TASK DIRECTIONS - Rewrite these entries word for word, except swap every occurrence of "tan accent pillow" for "beige throw pillow".

----------------------------------------

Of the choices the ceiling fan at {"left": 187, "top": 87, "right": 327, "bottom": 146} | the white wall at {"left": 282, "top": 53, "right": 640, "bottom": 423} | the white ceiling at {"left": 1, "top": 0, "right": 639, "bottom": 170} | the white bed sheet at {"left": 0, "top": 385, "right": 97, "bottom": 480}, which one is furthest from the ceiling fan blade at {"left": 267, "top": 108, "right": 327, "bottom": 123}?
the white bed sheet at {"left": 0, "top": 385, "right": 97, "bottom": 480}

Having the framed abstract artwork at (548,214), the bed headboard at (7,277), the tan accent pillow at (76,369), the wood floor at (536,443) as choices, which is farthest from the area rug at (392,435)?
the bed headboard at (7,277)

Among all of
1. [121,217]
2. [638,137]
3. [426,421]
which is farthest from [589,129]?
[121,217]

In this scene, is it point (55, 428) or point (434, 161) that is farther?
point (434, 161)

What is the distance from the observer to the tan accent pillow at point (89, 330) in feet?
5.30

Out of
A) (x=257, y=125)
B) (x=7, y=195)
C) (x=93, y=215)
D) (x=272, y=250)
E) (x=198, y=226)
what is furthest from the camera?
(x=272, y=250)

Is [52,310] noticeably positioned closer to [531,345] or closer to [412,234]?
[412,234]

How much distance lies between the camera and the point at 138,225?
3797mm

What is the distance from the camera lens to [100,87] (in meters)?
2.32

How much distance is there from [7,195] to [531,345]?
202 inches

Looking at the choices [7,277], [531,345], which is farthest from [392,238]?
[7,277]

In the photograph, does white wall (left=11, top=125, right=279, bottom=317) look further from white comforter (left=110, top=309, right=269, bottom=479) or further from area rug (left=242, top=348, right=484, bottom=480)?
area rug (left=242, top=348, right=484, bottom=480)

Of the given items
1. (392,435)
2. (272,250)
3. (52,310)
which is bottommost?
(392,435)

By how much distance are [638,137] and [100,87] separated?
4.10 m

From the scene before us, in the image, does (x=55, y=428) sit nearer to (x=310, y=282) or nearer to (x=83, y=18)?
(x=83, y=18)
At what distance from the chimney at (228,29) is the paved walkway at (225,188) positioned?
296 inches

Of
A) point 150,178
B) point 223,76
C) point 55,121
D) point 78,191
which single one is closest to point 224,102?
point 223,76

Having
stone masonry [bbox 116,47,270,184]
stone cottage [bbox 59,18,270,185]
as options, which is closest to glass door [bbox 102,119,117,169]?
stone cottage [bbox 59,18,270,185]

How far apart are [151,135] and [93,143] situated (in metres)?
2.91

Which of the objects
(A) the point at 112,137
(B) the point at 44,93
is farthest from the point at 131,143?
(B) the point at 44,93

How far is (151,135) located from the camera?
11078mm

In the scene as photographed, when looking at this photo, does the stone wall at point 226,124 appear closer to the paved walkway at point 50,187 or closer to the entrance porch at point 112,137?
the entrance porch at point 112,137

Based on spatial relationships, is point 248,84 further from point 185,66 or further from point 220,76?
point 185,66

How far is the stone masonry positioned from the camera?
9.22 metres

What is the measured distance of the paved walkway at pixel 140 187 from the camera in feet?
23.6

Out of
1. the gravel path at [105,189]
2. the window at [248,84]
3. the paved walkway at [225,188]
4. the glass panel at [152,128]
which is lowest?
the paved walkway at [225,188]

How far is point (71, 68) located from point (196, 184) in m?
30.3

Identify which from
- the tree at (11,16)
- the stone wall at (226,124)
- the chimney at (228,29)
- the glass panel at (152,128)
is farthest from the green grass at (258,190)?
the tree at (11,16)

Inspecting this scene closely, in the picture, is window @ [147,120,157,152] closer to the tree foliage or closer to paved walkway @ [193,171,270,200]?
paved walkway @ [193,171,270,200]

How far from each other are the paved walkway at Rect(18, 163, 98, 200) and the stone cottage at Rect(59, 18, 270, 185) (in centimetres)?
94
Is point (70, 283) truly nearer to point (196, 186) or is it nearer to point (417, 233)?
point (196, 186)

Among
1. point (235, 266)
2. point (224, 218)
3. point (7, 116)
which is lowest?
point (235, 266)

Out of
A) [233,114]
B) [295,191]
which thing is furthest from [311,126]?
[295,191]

----------------------------------------

WRITTEN SOLUTION -
Of the choices the ceiling fan at {"left": 187, "top": 87, "right": 327, "bottom": 146} | the white wall at {"left": 282, "top": 53, "right": 640, "bottom": 423} | the white ceiling at {"left": 1, "top": 0, "right": 639, "bottom": 170} | the white bed sheet at {"left": 0, "top": 385, "right": 97, "bottom": 480}, which one is furthest from the ceiling fan blade at {"left": 267, "top": 108, "right": 327, "bottom": 123}?
the white bed sheet at {"left": 0, "top": 385, "right": 97, "bottom": 480}

Having the framed abstract artwork at (548,214), the bed headboard at (7,277), the beige throw pillow at (76,369), the wood floor at (536,443) as choices, which is farthest from the area rug at (392,435)?
the bed headboard at (7,277)

Among all of
1. [121,217]
2. [638,137]
3. [426,421]
which is farthest from [589,129]?
[121,217]

In this scene, is it point (55, 428) or point (434, 161) that is farther?
point (434, 161)

What is the distance from the observer to the beige throw pillow at point (89, 330) in feet?
5.30

Out of
A) (x=257, y=125)
B) (x=7, y=195)
C) (x=93, y=215)
D) (x=272, y=250)
E) (x=198, y=226)
what is furthest from the camera?
(x=272, y=250)

Is [52,310] noticeably positioned closer to [531,345] or closer to [412,234]?
[412,234]

How much distance lies between the camera and the point at 138,225?
3797mm

What is the distance from the camera lens to [100,87] (in meters)?
2.32

How much distance is there from [7,195] to [531,345]?
202 inches

Looking at the choices [7,277], [531,345], which is farthest from [392,238]?
[7,277]

In the photograph, does white wall (left=11, top=125, right=279, bottom=317) look further from white comforter (left=110, top=309, right=269, bottom=479) or further from area rug (left=242, top=348, right=484, bottom=480)?
area rug (left=242, top=348, right=484, bottom=480)

Of the given items
1. (392,435)
2. (272,250)
3. (52,310)
which is bottommost?
(392,435)

By how much distance are [638,137] and [100,87] separated?
4.10 m

From the scene before us, in the image, does (x=55, y=428) sit nearer to (x=310, y=282) or nearer to (x=83, y=18)?
(x=83, y=18)
At what distance from the chimney at (228,29) is the paved walkway at (225,188) positioned?
296 inches

Of
A) point 150,178
B) point 223,76
C) point 55,121
D) point 78,191
which single one is closest to point 224,102?
point 223,76

Having
stone masonry [bbox 116,47,270,184]
stone cottage [bbox 59,18,270,185]
as options, which is closest to glass door [bbox 102,119,117,169]?
stone cottage [bbox 59,18,270,185]

How far apart are [151,135] and [93,143] situated (in metres)?
2.91

Which of the objects
(A) the point at 112,137
(B) the point at 44,93
is farthest from the point at 131,143?
(B) the point at 44,93

How far is (151,135) located from the camera?
11078mm

In the scene as photographed, when looking at this photo, does the stone wall at point 226,124 appear closer to the paved walkway at point 50,187 or closer to the entrance porch at point 112,137?
the entrance porch at point 112,137

Based on spatial relationships, is point 248,84 further from point 185,66 or further from point 220,76?
point 185,66

How far is the stone masonry positioned from the camera?
9.22 metres

What is the measured distance of the paved walkway at pixel 140 187 from the camera in feet?
23.6

Out of
1. the gravel path at [105,189]
2. the window at [248,84]
3. the paved walkway at [225,188]
4. the glass panel at [152,128]
which is lowest?
the paved walkway at [225,188]

How far is point (71, 68) located from point (196, 184) in m?
30.3

Identify which from
- the tree at (11,16)
- the stone wall at (226,124)
- the chimney at (228,29)
- the glass panel at (152,128)
is farthest from the green grass at (258,190)?
the tree at (11,16)

Inspecting this scene closely, in the picture, is window @ [147,120,157,152] closer to the tree foliage or closer to paved walkway @ [193,171,270,200]?
paved walkway @ [193,171,270,200]

How far from each other are the paved walkway at Rect(18, 163, 98, 200) and the stone cottage at Rect(59, 18, 270, 185) (in centimetres)?
94
Is point (70, 283) truly nearer to point (196, 186) or is it nearer to point (417, 233)?
point (196, 186)

Among
1. point (235, 266)
2. point (224, 218)
3. point (7, 116)
which is lowest?
point (235, 266)

Out of
A) [233,114]
B) [295,191]
which thing is furthest from [311,126]?
[295,191]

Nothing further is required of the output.